# Differential Equation Rate of decay problem

1. Sep 29, 2008

### clope023

1. The problem statement, all variables and given/known data

A chemical reaction converts a certain chemical into another chemical, and the rate at which the 1st chemical is converted is proportional to the amount of of this chemical present at any time.

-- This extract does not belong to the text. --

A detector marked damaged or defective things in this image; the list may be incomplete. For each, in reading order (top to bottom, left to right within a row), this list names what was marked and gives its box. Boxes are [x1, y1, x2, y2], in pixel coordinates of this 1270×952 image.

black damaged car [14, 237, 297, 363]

At the end of 1 hour, 50g of the 1st chemical remain; while at the end of 3 hours only 25g remain.

a) how many grams of the 1st chemical were present initially?

2. Relevant equations

dx/dt = -kx

x(0) = x0
x(1) = 50g
x(3) = 25g

int[dx/x = -kdt] -> ln(x) = -kt + c

x = ce^(-kt)

x(0) = x0 -> x0 = C(1), x = x0e^(-kt)

3. The attempt at a solution

I'm pretty much stuck where I ended the relevant equations, I'm not sure what to do to get x0 by itself, I tried plugging in the 1st hour value which got me

50 = x0e^(-k), but I need to solve for k or the value of e^(-k) before I can solve for x0, which I could do easily by taking e^(-k)/50 and then I could solve the rest of the problem; any help would be greatly appreciated.

oh and if th3plan is reading this, thanks for the help in the other thread I made.